- _Work instruction A_
Answer these questions from the passage on comorbidity measures:
(i) How many community-dwelling older adults were in the cohort?
(ii) After adjusting for demographics, which measure had the highest predictive validity for health care charges?
(iii) What range of area under the ROC curve did the medication-based measures show for predicting mortality?
- _Work instruction B_
Pick up the passage on comorbidity measures after its final sentence and write the section that comes next.

- _Passage to read_
##############################
Objective: To compare the ability of commonly used measures of medical comorbidity (ambulatory care groups [ACGs], Charlson comorbidity index, chronic disease score, number of prescribed medications, and number of chronic diseases) to predict mortality and health care costs over 1 year.
Study design and setting: A prospective cohort study of community-dwelling older adults (n=3,496) attending a large primary care practice.
Results: For predicting health care charges, the number of medications had the highest predictive validity (R(2)=13.6%) after adjusting for demographics. ACGs (R(2)=16.4%) and the number of medications (15.0%) had the highest predictive validity for predicting ambulatory visits. ACGs and the Charlson comorbidity index (area under the receiver operator characteristic [ROC] curve=0.695-0.767) performed better than medication-based measures (area under the ROC curve=0.662-0.679) for predicting mortality. There is relatively little difference, however, in the predictive validity across these scales.
##############################
- _Available data_

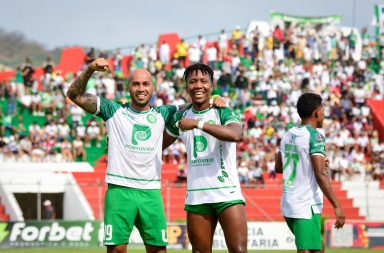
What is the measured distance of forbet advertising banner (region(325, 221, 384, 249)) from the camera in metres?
25.3

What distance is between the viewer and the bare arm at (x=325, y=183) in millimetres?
9852

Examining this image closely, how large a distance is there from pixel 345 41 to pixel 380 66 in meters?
2.02

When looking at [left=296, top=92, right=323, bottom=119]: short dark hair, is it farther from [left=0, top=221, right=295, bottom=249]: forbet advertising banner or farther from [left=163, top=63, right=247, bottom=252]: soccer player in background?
[left=0, top=221, right=295, bottom=249]: forbet advertising banner

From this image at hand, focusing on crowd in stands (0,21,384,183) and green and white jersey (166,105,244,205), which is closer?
green and white jersey (166,105,244,205)

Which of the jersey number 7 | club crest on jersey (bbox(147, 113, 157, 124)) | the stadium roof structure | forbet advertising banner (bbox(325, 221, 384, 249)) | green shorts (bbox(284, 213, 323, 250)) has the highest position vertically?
the stadium roof structure

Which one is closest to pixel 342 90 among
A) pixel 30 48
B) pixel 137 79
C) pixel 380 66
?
pixel 380 66

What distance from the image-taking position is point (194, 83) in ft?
30.5

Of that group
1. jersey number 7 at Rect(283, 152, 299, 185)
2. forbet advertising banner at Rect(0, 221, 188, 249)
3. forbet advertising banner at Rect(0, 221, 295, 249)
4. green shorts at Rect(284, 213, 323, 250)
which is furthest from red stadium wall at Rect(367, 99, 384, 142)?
green shorts at Rect(284, 213, 323, 250)

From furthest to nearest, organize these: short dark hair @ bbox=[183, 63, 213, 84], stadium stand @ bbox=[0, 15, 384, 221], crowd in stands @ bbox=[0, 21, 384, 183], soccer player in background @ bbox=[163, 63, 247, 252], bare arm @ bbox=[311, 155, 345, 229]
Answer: crowd in stands @ bbox=[0, 21, 384, 183] < stadium stand @ bbox=[0, 15, 384, 221] < bare arm @ bbox=[311, 155, 345, 229] < short dark hair @ bbox=[183, 63, 213, 84] < soccer player in background @ bbox=[163, 63, 247, 252]

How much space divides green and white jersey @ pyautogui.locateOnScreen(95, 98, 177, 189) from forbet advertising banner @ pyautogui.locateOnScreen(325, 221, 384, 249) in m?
16.5

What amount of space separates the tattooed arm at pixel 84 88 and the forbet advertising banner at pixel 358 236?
16800 millimetres

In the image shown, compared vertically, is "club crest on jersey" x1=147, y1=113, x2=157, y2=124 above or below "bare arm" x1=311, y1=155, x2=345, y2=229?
above

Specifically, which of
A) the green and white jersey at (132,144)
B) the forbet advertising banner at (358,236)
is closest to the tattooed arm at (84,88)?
the green and white jersey at (132,144)

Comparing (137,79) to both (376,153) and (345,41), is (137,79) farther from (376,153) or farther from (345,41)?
(345,41)
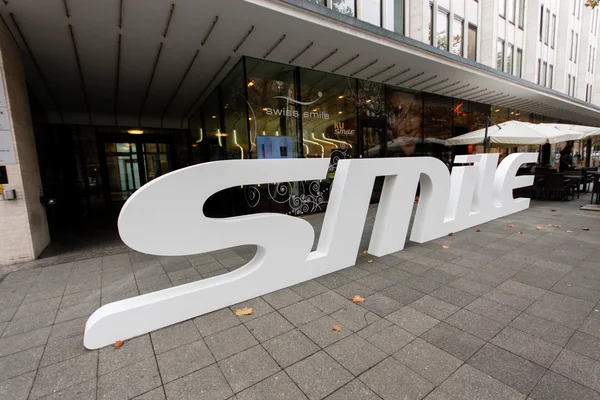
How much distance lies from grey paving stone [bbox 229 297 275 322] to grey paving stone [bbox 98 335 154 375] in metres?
0.85

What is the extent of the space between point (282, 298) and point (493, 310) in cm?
223

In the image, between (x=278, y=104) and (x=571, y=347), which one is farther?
(x=278, y=104)

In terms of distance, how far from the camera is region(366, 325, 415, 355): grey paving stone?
2318mm

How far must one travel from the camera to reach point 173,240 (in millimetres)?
2707

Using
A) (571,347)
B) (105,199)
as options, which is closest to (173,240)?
(571,347)

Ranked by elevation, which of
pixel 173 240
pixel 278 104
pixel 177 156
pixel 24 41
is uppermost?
pixel 24 41

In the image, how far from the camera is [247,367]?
84.3 inches

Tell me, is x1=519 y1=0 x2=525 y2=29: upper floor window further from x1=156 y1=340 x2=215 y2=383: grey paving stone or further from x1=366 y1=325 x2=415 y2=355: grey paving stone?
x1=156 y1=340 x2=215 y2=383: grey paving stone

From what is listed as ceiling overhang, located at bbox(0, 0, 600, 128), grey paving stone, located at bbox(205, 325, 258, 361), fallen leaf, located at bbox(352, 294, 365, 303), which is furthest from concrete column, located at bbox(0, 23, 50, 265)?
fallen leaf, located at bbox(352, 294, 365, 303)

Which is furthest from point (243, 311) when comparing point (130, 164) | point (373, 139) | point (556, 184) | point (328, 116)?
point (130, 164)

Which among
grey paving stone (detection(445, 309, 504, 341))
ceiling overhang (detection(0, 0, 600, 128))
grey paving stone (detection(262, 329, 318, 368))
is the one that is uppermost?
ceiling overhang (detection(0, 0, 600, 128))

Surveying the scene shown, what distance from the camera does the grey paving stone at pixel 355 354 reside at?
2.12 meters

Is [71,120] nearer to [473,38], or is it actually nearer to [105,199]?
[105,199]

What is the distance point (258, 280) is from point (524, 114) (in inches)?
753
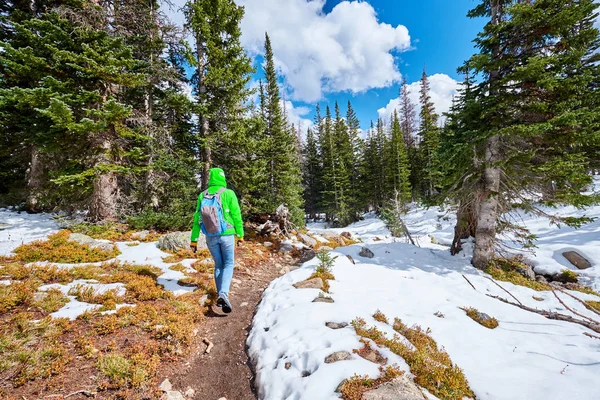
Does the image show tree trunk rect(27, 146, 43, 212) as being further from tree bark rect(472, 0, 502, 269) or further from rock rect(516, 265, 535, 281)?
rock rect(516, 265, 535, 281)

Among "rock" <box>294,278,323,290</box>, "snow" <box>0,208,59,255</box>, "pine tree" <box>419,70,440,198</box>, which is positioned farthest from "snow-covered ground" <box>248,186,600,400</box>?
"pine tree" <box>419,70,440,198</box>

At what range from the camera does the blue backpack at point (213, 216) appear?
4.82 m

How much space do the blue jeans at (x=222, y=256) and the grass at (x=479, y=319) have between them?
561cm

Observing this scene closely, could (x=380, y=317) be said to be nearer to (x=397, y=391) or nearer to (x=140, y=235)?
(x=397, y=391)

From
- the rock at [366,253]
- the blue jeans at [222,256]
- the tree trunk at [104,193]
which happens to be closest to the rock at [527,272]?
the rock at [366,253]

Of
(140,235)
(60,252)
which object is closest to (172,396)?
(60,252)

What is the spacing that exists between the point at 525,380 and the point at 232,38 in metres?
14.5

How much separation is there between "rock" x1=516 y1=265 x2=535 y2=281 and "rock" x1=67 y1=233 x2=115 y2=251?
14615 millimetres

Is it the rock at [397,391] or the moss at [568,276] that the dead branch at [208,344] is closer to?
the rock at [397,391]

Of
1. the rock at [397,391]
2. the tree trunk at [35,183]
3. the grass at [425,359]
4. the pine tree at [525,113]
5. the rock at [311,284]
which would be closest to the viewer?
the rock at [397,391]

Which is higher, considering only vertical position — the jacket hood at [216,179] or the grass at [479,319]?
the jacket hood at [216,179]

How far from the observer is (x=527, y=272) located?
841 centimetres

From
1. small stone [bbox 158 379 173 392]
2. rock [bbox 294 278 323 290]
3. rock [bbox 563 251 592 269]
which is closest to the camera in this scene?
small stone [bbox 158 379 173 392]

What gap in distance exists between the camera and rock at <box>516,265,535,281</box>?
8.35 m
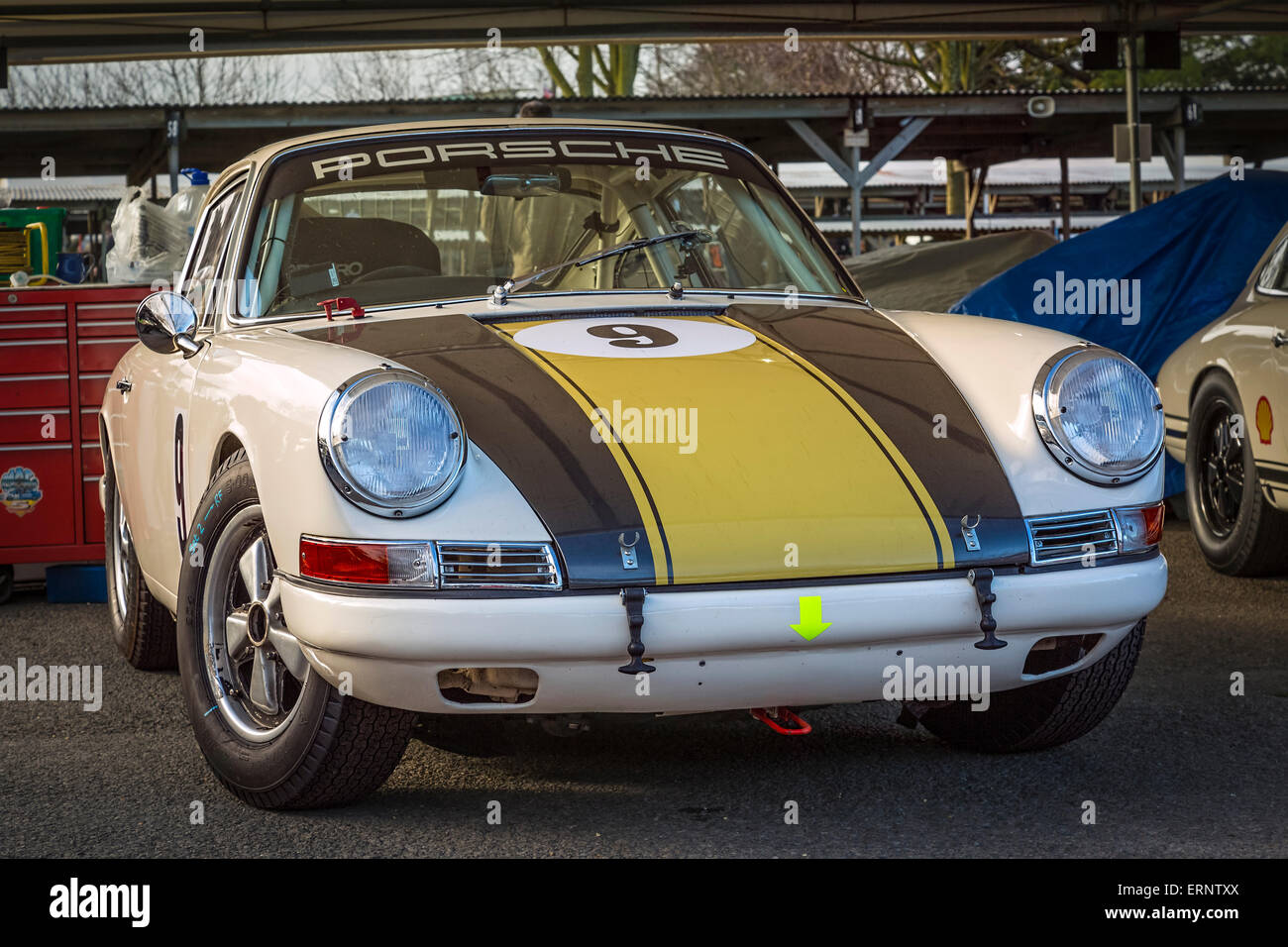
##############################
- _Task answer A_
(i) 3,496
(ii) The number of medications (R(2)=13.6%)
(iii) 0.662-0.679

- _Task answer B_
Conclusion: In an outpatient setting, a simple count of medications may be the most efficient comorbidity measure for predicting utilization and health-care charges over the ensuing year. In contrast, diagnosis-based measures have greater predictive validity for 1-year mortality. Current comorbidity measures, however, have only poor to moderate predictive validity for costs or mortality over 1 year.